Max Ernst and the Avant-Guarde
- drawhoorah
- Sep 15
- 2 min read
Max Ernst and the Avant-Guarde
What do we mean when we say an artist is avant-guarde?
The French phrase literally means advance guard. When you apply the phrase to an artist it means the artist is so innovative and experimental that no one has seen what they have done before and their work changes society forever. Some examples of Avant-guarde artists are Frank Zappa, who wrote orchestral music for rock musicians, Giorgio Armani, who deconstructed the business suit and created more space in the corporate environment for women and Yuang Yong Ping, who was the first Chinese dissident to use art as a strategy to fight back against his repressive government.
We also have Max Ernst. Max Ernst was a German born artist and poet. After being brutally traumatised as a soldier in WW1 he became one of the primary pioneers of the Dada movement in Europe. Dada was a protest, antiwar and anti-establishment rebellion that started in 1915 In Zurich, Switzerland and it was very similar to, and maybe even a precedent to, the Hippie movement in California decades later. Dada artists protested logic, reason and and modern capitalism by using shock, nonsense and irrationality in poetry, performance and visual art. The idea was to create works that were not aesthetically pleasing and use the role of chance instead of a set of rigid processes and proceedure for creation.

— DATASET EXTRACT —

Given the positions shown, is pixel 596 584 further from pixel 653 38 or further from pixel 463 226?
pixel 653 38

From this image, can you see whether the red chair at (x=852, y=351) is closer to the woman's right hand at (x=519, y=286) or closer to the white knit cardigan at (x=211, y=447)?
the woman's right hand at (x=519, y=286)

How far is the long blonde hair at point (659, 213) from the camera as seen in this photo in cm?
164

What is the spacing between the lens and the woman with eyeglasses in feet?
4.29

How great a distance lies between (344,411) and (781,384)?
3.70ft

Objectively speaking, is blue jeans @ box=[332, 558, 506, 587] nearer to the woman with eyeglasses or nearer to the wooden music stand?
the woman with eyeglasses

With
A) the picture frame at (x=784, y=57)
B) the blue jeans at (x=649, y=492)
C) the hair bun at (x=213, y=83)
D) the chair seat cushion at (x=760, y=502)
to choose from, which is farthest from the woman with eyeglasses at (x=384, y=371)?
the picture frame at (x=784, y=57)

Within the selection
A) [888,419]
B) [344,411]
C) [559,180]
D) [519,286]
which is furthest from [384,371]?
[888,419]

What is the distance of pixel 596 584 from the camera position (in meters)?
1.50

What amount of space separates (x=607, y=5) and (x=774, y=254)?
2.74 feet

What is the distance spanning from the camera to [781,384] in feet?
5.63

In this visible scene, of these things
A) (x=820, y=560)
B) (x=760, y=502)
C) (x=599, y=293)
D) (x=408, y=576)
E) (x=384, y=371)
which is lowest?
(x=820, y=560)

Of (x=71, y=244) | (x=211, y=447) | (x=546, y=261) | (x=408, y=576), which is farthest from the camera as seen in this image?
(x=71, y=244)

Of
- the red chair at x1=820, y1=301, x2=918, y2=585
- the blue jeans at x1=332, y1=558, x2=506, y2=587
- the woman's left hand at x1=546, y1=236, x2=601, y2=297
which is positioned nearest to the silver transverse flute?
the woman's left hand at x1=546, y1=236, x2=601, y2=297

— TASK TO CARRY OUT —
Reproduce the passage on Max Ernst from "We also have" up to and including "proceedure for creation.", substituting "Geneva" for "Zurich".

— TASK RESULT —
We also have Max Ernst. Max Ernst was a German born artist and poet. After being brutally traumatised as a soldier in WW1 he became one of the primary pioneers of the Dada movement in Europe. Dada was a protest, antiwar and anti-establishment rebellion that started in 1915 In Geneva, Switzerland and it was very similar to, and maybe even a precedent to, the Hippie movement in California decades later. Dada artists protested logic, reason and and modern capitalism by using shock, nonsense and irrationality in poetry, performance and visual art. The idea was to create works that were not aesthetically pleasing and use the role of chance instead of a set of rigid processes and proceedure for creation.